Being at the front of the crowd, myself and several of my schoolfriends were at the front as thousands of delirious Albion fans poured onto the pitch in uncontained joy. It was quite a memorable first game of football. See the video below and try to spot me in the crowd.
[kml_flashembed movie="http://youtube.com/v/nwYHanvnmnc" width="425" height="350" wmode="transparent" /]
Pitch invasions can also, however, reflect the dark side of football. On the 27th of April 1996, I was involved in another pitch invasion at a Brighton game that made international headlines. Albion fans had been rocked by the news that the directors of the club had sold our home, the Goldstone Ground, and had no plans to build a replacement.
Chartwell Land, the property development company which had bought the Goldstone, offered the Albion one more season for the price of £480,000. The board turned this down, incensing supporters ahead of what they now believed would be the Albion’s last ever game at the Goldstone, their home for the previous 92 years.

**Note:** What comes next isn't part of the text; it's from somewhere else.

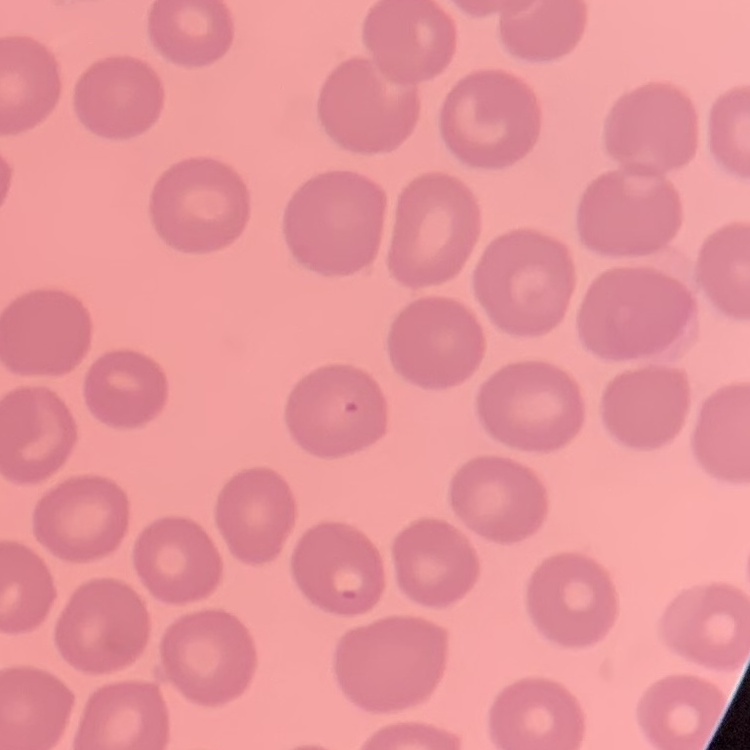
erythrocyte morphology = no rouleaux formation
preparation = thin blood smear
stain = Field's or Giemsa
image type = square crop of a larger photomicrographReport the malaria status of this cell.
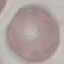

Fifteen minutes into the game, the protests escalated into a mass pitch invasion. The goalposts were torn down in fury; I remember watching the crossbar snap, and wondering what on earth had happened to my football team, and the stadium I had loved. The game was abandoned.
The protest, though, had a remarkable effect: widely reported around the world, it put considerable pressure on the Albion directors to rethink, and they now changed their minds and accepted the price to play at the Goldstone for one more season.
Further pitch invasions occurred frequently, some crossing the line into violent intent, as in the below efforts of Albion fans to catch David Bellotti in the director’s box.
[kml_flashembed movie="http://www.youtube.com/v/1f0QrDKKQ3s" width="425" height="350" wmode="transparent" /]
Pitch invasions can be spontaneous and joyous. Pitch invasions can be planned and political. Pitch invasions can be reckless and dangerous. They all represent the good, the bad, and the ugly of those that support football teams.
That’s why I’ve called this site pitchinvasion.net. It will be about all these aspects of those people around the globe that watch its most popular game: who at times care too much, who at times are stupid enough, who at times are passionate enough to ensure football is more than just a game.